THE REQUEST
Decide whether each statement below agrees with the excerpt on aluminum plating, answering yes or no and quoting the deciding words of the excerpt. 1. The aluminum is reacted with the hydrogen halide in the presence of water. 2. During the cleaning step, the substrate serves as the anode. 3. The etch solution is flushed out of the plating chamber with water.
*** SELECTED EXCERPT
Adherent deposits of aluminum can be obtained on metallic substrates by anodic etching of the substrates (reverse current electrolytic cleaning) employing a novel etch solution made as follows:
1. reacting a sufficient amount of aluminum with a hydrogen halide such as HCl, HBr, or HI (preferably hydrogen bromide) in an organic solvent such as benzene or toluene (and in the absence of water) to form a solution in which the concentration of the dissolved aluminum is from 2.0 M to 3.5 M; and
2. then adding hydrogen halide to the resulting solution of 1) above such that the hydrogen ion concentration of the said resulting solution is greater than 1.0 M but below the saturation point of hydrogen halide in said solution.
Prior to the actual plating operation, the novel etch solution just described is directed to a plating chamber wherein the metallic substrate is electrocleaned by reverse current anodic etching, i.e., the substrate becomes the anodic terminal of the cell, the reverse of its electric potential in normal electroplating. Then the electroplating electrolyte is directed to the plating chamber to flush out the etch solution. Finally, fresh electroplating electrolyte is directed to the plating chamber for electroplating of the substrate, which is now rendered cathodic.
******
*** SUPPLIED INFORMATION
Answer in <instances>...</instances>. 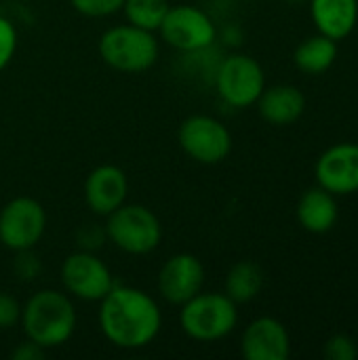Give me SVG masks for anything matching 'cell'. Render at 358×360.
Segmentation results:
<instances>
[{
	"label": "cell",
	"instance_id": "obj_1",
	"mask_svg": "<svg viewBox=\"0 0 358 360\" xmlns=\"http://www.w3.org/2000/svg\"><path fill=\"white\" fill-rule=\"evenodd\" d=\"M99 329L103 338L120 350L150 346L162 329V312L156 300L143 289L114 285L99 302Z\"/></svg>",
	"mask_w": 358,
	"mask_h": 360
},
{
	"label": "cell",
	"instance_id": "obj_2",
	"mask_svg": "<svg viewBox=\"0 0 358 360\" xmlns=\"http://www.w3.org/2000/svg\"><path fill=\"white\" fill-rule=\"evenodd\" d=\"M19 323L27 340L44 350H53L72 340L78 316L68 293L40 289L23 304Z\"/></svg>",
	"mask_w": 358,
	"mask_h": 360
},
{
	"label": "cell",
	"instance_id": "obj_3",
	"mask_svg": "<svg viewBox=\"0 0 358 360\" xmlns=\"http://www.w3.org/2000/svg\"><path fill=\"white\" fill-rule=\"evenodd\" d=\"M97 51L103 63H108L112 70L124 74H141L158 61L160 46L154 32L122 23L101 34Z\"/></svg>",
	"mask_w": 358,
	"mask_h": 360
},
{
	"label": "cell",
	"instance_id": "obj_4",
	"mask_svg": "<svg viewBox=\"0 0 358 360\" xmlns=\"http://www.w3.org/2000/svg\"><path fill=\"white\" fill-rule=\"evenodd\" d=\"M179 308V327L196 342H219L238 325V308L226 293L200 291Z\"/></svg>",
	"mask_w": 358,
	"mask_h": 360
},
{
	"label": "cell",
	"instance_id": "obj_5",
	"mask_svg": "<svg viewBox=\"0 0 358 360\" xmlns=\"http://www.w3.org/2000/svg\"><path fill=\"white\" fill-rule=\"evenodd\" d=\"M106 238L129 255H148L162 240L160 219L143 205H122L106 217Z\"/></svg>",
	"mask_w": 358,
	"mask_h": 360
},
{
	"label": "cell",
	"instance_id": "obj_6",
	"mask_svg": "<svg viewBox=\"0 0 358 360\" xmlns=\"http://www.w3.org/2000/svg\"><path fill=\"white\" fill-rule=\"evenodd\" d=\"M215 89L224 103L232 108H251L266 89L264 68L251 55L232 53L222 59L215 72Z\"/></svg>",
	"mask_w": 358,
	"mask_h": 360
},
{
	"label": "cell",
	"instance_id": "obj_7",
	"mask_svg": "<svg viewBox=\"0 0 358 360\" xmlns=\"http://www.w3.org/2000/svg\"><path fill=\"white\" fill-rule=\"evenodd\" d=\"M179 148L200 165H217L228 158L232 150V135L228 127L209 114L188 116L177 131Z\"/></svg>",
	"mask_w": 358,
	"mask_h": 360
},
{
	"label": "cell",
	"instance_id": "obj_8",
	"mask_svg": "<svg viewBox=\"0 0 358 360\" xmlns=\"http://www.w3.org/2000/svg\"><path fill=\"white\" fill-rule=\"evenodd\" d=\"M158 34L175 51L200 53L215 42L217 27L203 8L192 4H177L171 6L165 15Z\"/></svg>",
	"mask_w": 358,
	"mask_h": 360
},
{
	"label": "cell",
	"instance_id": "obj_9",
	"mask_svg": "<svg viewBox=\"0 0 358 360\" xmlns=\"http://www.w3.org/2000/svg\"><path fill=\"white\" fill-rule=\"evenodd\" d=\"M46 230V211L32 196H17L0 209V245L11 251L34 249Z\"/></svg>",
	"mask_w": 358,
	"mask_h": 360
},
{
	"label": "cell",
	"instance_id": "obj_10",
	"mask_svg": "<svg viewBox=\"0 0 358 360\" xmlns=\"http://www.w3.org/2000/svg\"><path fill=\"white\" fill-rule=\"evenodd\" d=\"M61 285L70 297L82 302H101L114 287L110 268L95 255V251L70 253L59 270Z\"/></svg>",
	"mask_w": 358,
	"mask_h": 360
},
{
	"label": "cell",
	"instance_id": "obj_11",
	"mask_svg": "<svg viewBox=\"0 0 358 360\" xmlns=\"http://www.w3.org/2000/svg\"><path fill=\"white\" fill-rule=\"evenodd\" d=\"M156 285L165 302L181 306L203 291L205 266L192 253H175L162 264Z\"/></svg>",
	"mask_w": 358,
	"mask_h": 360
},
{
	"label": "cell",
	"instance_id": "obj_12",
	"mask_svg": "<svg viewBox=\"0 0 358 360\" xmlns=\"http://www.w3.org/2000/svg\"><path fill=\"white\" fill-rule=\"evenodd\" d=\"M321 188L333 196L358 192V143H335L321 154L314 167Z\"/></svg>",
	"mask_w": 358,
	"mask_h": 360
},
{
	"label": "cell",
	"instance_id": "obj_13",
	"mask_svg": "<svg viewBox=\"0 0 358 360\" xmlns=\"http://www.w3.org/2000/svg\"><path fill=\"white\" fill-rule=\"evenodd\" d=\"M241 352L247 360H287L291 356V340L279 319L260 316L243 331Z\"/></svg>",
	"mask_w": 358,
	"mask_h": 360
},
{
	"label": "cell",
	"instance_id": "obj_14",
	"mask_svg": "<svg viewBox=\"0 0 358 360\" xmlns=\"http://www.w3.org/2000/svg\"><path fill=\"white\" fill-rule=\"evenodd\" d=\"M127 196H129V179L120 167L99 165L87 175L84 202L95 215L108 217L112 211H116L127 202Z\"/></svg>",
	"mask_w": 358,
	"mask_h": 360
},
{
	"label": "cell",
	"instance_id": "obj_15",
	"mask_svg": "<svg viewBox=\"0 0 358 360\" xmlns=\"http://www.w3.org/2000/svg\"><path fill=\"white\" fill-rule=\"evenodd\" d=\"M257 110L266 122L274 127H287L302 118L306 110V97L293 84H274L264 89L257 99Z\"/></svg>",
	"mask_w": 358,
	"mask_h": 360
},
{
	"label": "cell",
	"instance_id": "obj_16",
	"mask_svg": "<svg viewBox=\"0 0 358 360\" xmlns=\"http://www.w3.org/2000/svg\"><path fill=\"white\" fill-rule=\"evenodd\" d=\"M310 15L321 34L342 40L357 27L358 0H310Z\"/></svg>",
	"mask_w": 358,
	"mask_h": 360
},
{
	"label": "cell",
	"instance_id": "obj_17",
	"mask_svg": "<svg viewBox=\"0 0 358 360\" xmlns=\"http://www.w3.org/2000/svg\"><path fill=\"white\" fill-rule=\"evenodd\" d=\"M298 221L306 232L312 234H325L329 232L338 221V200L331 192L317 186L304 192V196L298 202Z\"/></svg>",
	"mask_w": 358,
	"mask_h": 360
},
{
	"label": "cell",
	"instance_id": "obj_18",
	"mask_svg": "<svg viewBox=\"0 0 358 360\" xmlns=\"http://www.w3.org/2000/svg\"><path fill=\"white\" fill-rule=\"evenodd\" d=\"M338 59V40H331L325 34L306 38L293 53V63L304 74H323Z\"/></svg>",
	"mask_w": 358,
	"mask_h": 360
},
{
	"label": "cell",
	"instance_id": "obj_19",
	"mask_svg": "<svg viewBox=\"0 0 358 360\" xmlns=\"http://www.w3.org/2000/svg\"><path fill=\"white\" fill-rule=\"evenodd\" d=\"M264 287V272L253 262H238L226 274V295L238 306L253 302Z\"/></svg>",
	"mask_w": 358,
	"mask_h": 360
},
{
	"label": "cell",
	"instance_id": "obj_20",
	"mask_svg": "<svg viewBox=\"0 0 358 360\" xmlns=\"http://www.w3.org/2000/svg\"><path fill=\"white\" fill-rule=\"evenodd\" d=\"M169 8H171L169 0H124L122 4L127 23L154 32V34L158 32Z\"/></svg>",
	"mask_w": 358,
	"mask_h": 360
},
{
	"label": "cell",
	"instance_id": "obj_21",
	"mask_svg": "<svg viewBox=\"0 0 358 360\" xmlns=\"http://www.w3.org/2000/svg\"><path fill=\"white\" fill-rule=\"evenodd\" d=\"M74 11H78L84 17H110L118 11H122L124 0H70Z\"/></svg>",
	"mask_w": 358,
	"mask_h": 360
},
{
	"label": "cell",
	"instance_id": "obj_22",
	"mask_svg": "<svg viewBox=\"0 0 358 360\" xmlns=\"http://www.w3.org/2000/svg\"><path fill=\"white\" fill-rule=\"evenodd\" d=\"M17 27L13 25L11 19L0 15V72L13 61L17 53Z\"/></svg>",
	"mask_w": 358,
	"mask_h": 360
},
{
	"label": "cell",
	"instance_id": "obj_23",
	"mask_svg": "<svg viewBox=\"0 0 358 360\" xmlns=\"http://www.w3.org/2000/svg\"><path fill=\"white\" fill-rule=\"evenodd\" d=\"M325 359L329 360H357L358 346L357 342L348 335H333L325 344Z\"/></svg>",
	"mask_w": 358,
	"mask_h": 360
},
{
	"label": "cell",
	"instance_id": "obj_24",
	"mask_svg": "<svg viewBox=\"0 0 358 360\" xmlns=\"http://www.w3.org/2000/svg\"><path fill=\"white\" fill-rule=\"evenodd\" d=\"M21 304L11 293H0V331H8L21 321Z\"/></svg>",
	"mask_w": 358,
	"mask_h": 360
},
{
	"label": "cell",
	"instance_id": "obj_25",
	"mask_svg": "<svg viewBox=\"0 0 358 360\" xmlns=\"http://www.w3.org/2000/svg\"><path fill=\"white\" fill-rule=\"evenodd\" d=\"M15 274H17V278H23V281H32L40 274V262H38V257L32 255V249L30 251H17Z\"/></svg>",
	"mask_w": 358,
	"mask_h": 360
},
{
	"label": "cell",
	"instance_id": "obj_26",
	"mask_svg": "<svg viewBox=\"0 0 358 360\" xmlns=\"http://www.w3.org/2000/svg\"><path fill=\"white\" fill-rule=\"evenodd\" d=\"M103 240H106V230L101 226L89 224L78 232V245L84 251H95Z\"/></svg>",
	"mask_w": 358,
	"mask_h": 360
},
{
	"label": "cell",
	"instance_id": "obj_27",
	"mask_svg": "<svg viewBox=\"0 0 358 360\" xmlns=\"http://www.w3.org/2000/svg\"><path fill=\"white\" fill-rule=\"evenodd\" d=\"M44 354H46V350L40 348L38 344H34V342L27 340V338H25V342H21V344L11 352L13 360H42L44 359Z\"/></svg>",
	"mask_w": 358,
	"mask_h": 360
},
{
	"label": "cell",
	"instance_id": "obj_28",
	"mask_svg": "<svg viewBox=\"0 0 358 360\" xmlns=\"http://www.w3.org/2000/svg\"><path fill=\"white\" fill-rule=\"evenodd\" d=\"M291 2H300V0H291Z\"/></svg>",
	"mask_w": 358,
	"mask_h": 360
}]
</instances>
******
RESPONSE
1. No: "(and in the absence of water)"
2. Yes: "the substrate becomes the anodic terminal"
3. No: "Then the electroplating electrolyte is directed to the plating chamber to flush out the etch solution."